Privacy: The Other Side of Social Media in Church

July 02, 2014

This past Sunday, churches across the country celebrated Social Media Sunday-a coordinated effort begun in the Episcopal Church to increase congregational use of social media tools.

It was a huge success by any number of measures, and speaks to the traction social media is gaining in congregational life. Increasingly, congregations are talking about all the up sides to using Facebook, Twitter, Pinterest, Instagram, etc.

But there is a side to social media that isn't being addressed, and it's important that we begin the discussion now. For it presents a far greater threat to social media's use in church than apathy or aging demographics.

It's privacy.

The discussion is all around us, and is surely in your parishoners' heads. Consider the following basic stats:

  • According to Pew Research, 86 percent of people are taking steps to mask or remove their digital footprints.
  • A Harris Interactive Poll showed 80 percent of people have changed the security settings on their devices, most in the past six months.

And recent news stories aren't improving the situation. Last week it was revealed that Facebook undertook a psychological experiment on some 700,000 of its users. Their newsfeeds were changed-without their knowledge-to show more positive of more negative news content. Facebook wants to know if it can affect your mood. (Results? It can.)

And this is only scratching the surface.

Run for the Hills?

To be sure, there are some who look at these facts and pronounce that social media is evil and destructive and that we should all simply unplug.

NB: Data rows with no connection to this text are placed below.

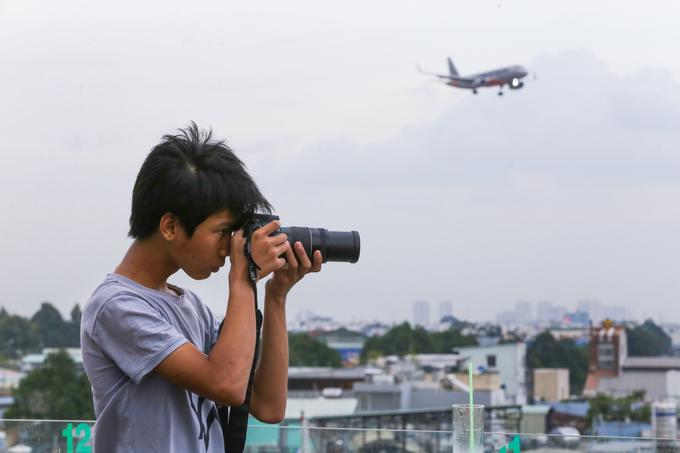 """""""Trung bình mỗi tuần, tôi phải ra đây ba lần chụp ảnh máy bay. Cảm giác con 'chim sắt' kêu vù vù ngay sát rất thú vị. Do sân thượng không có mái che nên đa phần khách hay đi vào giờ chiều muộn vì lúc này trời mát"""", bạn Thanh An (18 tuổi, quận Tân Bình) chia sẻ."""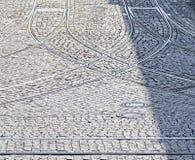Pavés ronds et rails croisés de tramway Images libres de droits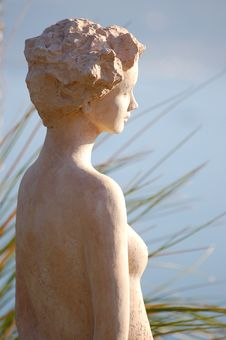 Free Woman Sculpure Royalty Free Stock Photo - 1305145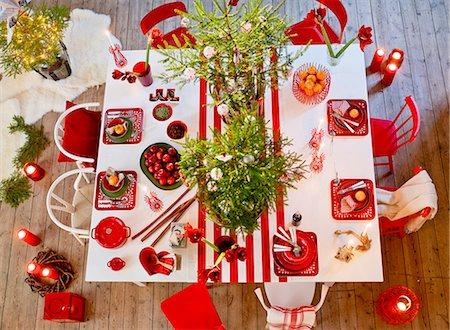 setting kitchen table - Christmas table Stock Photo - Premium Royalty-Free, Code: 6102-08001277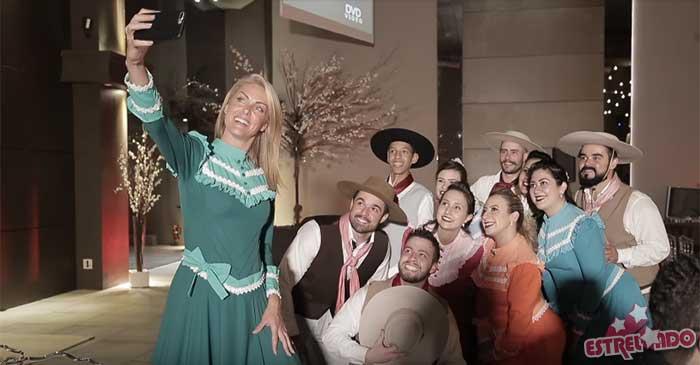 Ana Hickmann ganha festa surpresa tipicamente gaúcha, assista ao vídeo! -  Estrelando ba0f94d40b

Before taking that approach, consider this. Companies and marketing groups have been spying on you for years. Remember pre-internet days when you'd sign up for a free contest, only to have your phone ring off the hook for 6 months when the sponsoring company sold your information? Or all that junk mail you use to get? That's right, companies were sharing names and information so they can target you.

Social media has simply made this easier for corporations (and governments) to do.

Moreover, while we (rightly) get angry with Facebook and Google, it is becoming more and more difficult to live without them. From the email services that we depend on, to online bill pay and banking and the convenience of shopping online, there are many, many benefits to the society we now live in. We're not likely to give that up anytime soon.

What we are doing is becoming smarter about what we share, and weighing the risks.

Faith Communities' Key Role-Embracing the Sunlight

Certainly, people today are more nervous about privacy issues. But they also show no sign of dropping their mobile phones, iPads, or laptops.

If we've learned anything over the past two years, it's that people generally understand the trade-offs and still believe the risk is worth it. What they have no patience for are organizations that routinely lie about privacy regulations.

It's not, for example, that Facebook does the things it does, but that it consistently misleads about your ability to opt out, or how much control you really have. The same is true of Google, which recently announced, for example, that your email isn't private at all.

With this in mind, here are three simple things every church can do to raise your congregation's level of confidence in social media, and help them live into the power it provides the church for connecting both internally, and externally.

  • Secure permission: There's nothing more distressing than opening a church web page, or seeing a Facebook post, with your picture splashed on it-and no one asked permission. When writing a story about someone, it's routine to seek permission to use a person's name. The same should be true of your members. You should have a record of who does, and doesn't, want their images used online, in print, or in any marketing pieces you might produce.
  • Disclose, disclose, disclose: Do you have a church e-newsletter? Offer online giving? Both of these very common tools give you the power of observing your congregation's behavior. You know who clicks and who opens newsletters. What articles they read and who they share them with. You know what time of the day they do this. And you know how often. The same is true of many online giving platforms. You know precisely when they give, how they chose to produce those gifts, and you can easily track their giving history over time. I routinely encourage congregations to use this data to their advantage. For example, when looking for volunteers, you can reach out to people who have opened and read articles about feeding the homeless. Most of your members understand this-but they like to be asked. So disclose how you use their information-and how it won't be used. And stick to it.
  • Talk about it: Whether your church chooses to engage social media or not, your members deal with it every day. Even those who consider themselves low-tech and loathe social media, are opening themselves up to data mining every time they charge something, or visit a website. We live in a very different world. And as people of faith, Matthew's observation that "you are known by your fruits" takes on a more complex reality.

Yes-our understanding of privacy is changing rapidly. This isn't the first time it's happened. Many of the same concerns were voiced when the telephone came into common use. And when computers first made their appearance in the work place. And when security cameras began popping up like so many ant hills during the summer.

Greater challenges are ahead. Facial recognition software is further eroding the idea that our lives are private. Wearable technology is raising deeply profound questions-does a Google Glass wearer have the right to "research" you while talking with you? Can they photograph you without permission?

These are difficult legal, and moral, issues. And as people of faith, we have a prominent role to play. And it begins by learning to use these tools honestly, and openly, in our own communities.